> The problem
The answer should match the entries that follow exactly, except that no image appears in it.

Plain-text document sources:
*** Begin section ***

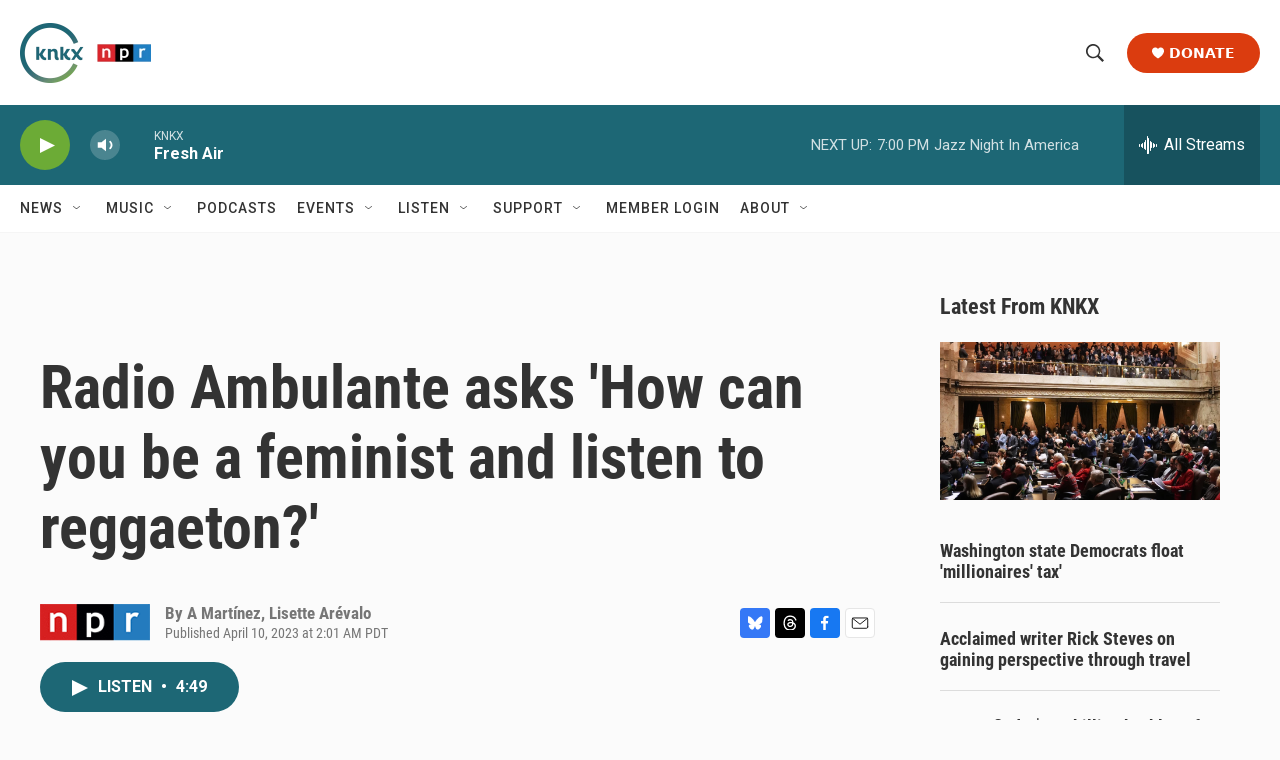

--- FILE ---
content_type: text/html; charset=utf-8
request_url: https://www.google.com/recaptcha/api2/aframe
body_size: 182
content:
<!DOCTYPE HTML><html><head><meta http-equiv="content-type" content="text/html; charset=UTF-8"></head><body><script nonce="IACd3UrRLnuSTzMqe3HmnQ">/** Anti-fraud and anti-abuse applications only. See google.com/recaptcha */ try{var clients={'sodar':'https://pagead2.googlesyndication.com/pagead/sodar?'};window.addEventListener("message",function(a){try{if(a.source===window.parent){var b=JSON.parse(a.data);var c=clients[b['id']];if(c){var d=document.createElement('img');d.src=c+b['params']+'&rc='+(localStorage.getItem("rc::a")?sessionStorage.getItem("rc::b"):"");window.document.body.appendChild(d);sessionStorage.setItem("rc::e",parseInt(sessionStorage.getItem("rc::e")||0)+1);localStorage.setItem("rc::h",'1768616771382');}}}catch(b){}});window.parent.postMessage("_grecaptcha_ready", "*");}catch(b){}</script></body></html>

*** End section ***

> Reply to the exercise
--- FILE ---
content_type: text/html; charset=utf-8
request_url: https://www.google.com/recaptcha/api2/aframe
body_size: 182
content:
<!DOCTYPE HTML><html><head><meta http-equiv="content-type" content="text/html; charset=UTF-8"></head><body><script nonce="IACd3UrRLnuSTzMqe3HmnQ">/** Anti-fraud and anti-abuse applications only. See google.com/recaptcha */ try{var clients={'sodar':'https://pagead2.googlesyndication.com/pagead/sodar?'};window.addEventListener("message",function(a){try{if(a.source===window.parent){var b=JSON.parse(a.data);var c=clients[b['id']];if(c){var d=document.createElement('img');d.src=c+b['params']+'&rc='+(localStorage.getItem("rc::a")?sessionStorage.getItem("rc::b"):"");window.document.body.appendChild(d);sessionStorage.setItem("rc::e",parseInt(sessionStorage.getItem("rc::e")||0)+1);localStorage.setItem("rc::h",'1768616771382');}}}catch(b){}});window.parent.postMessage("_grecaptcha_ready", "*");}catch(b){}</script></body></html>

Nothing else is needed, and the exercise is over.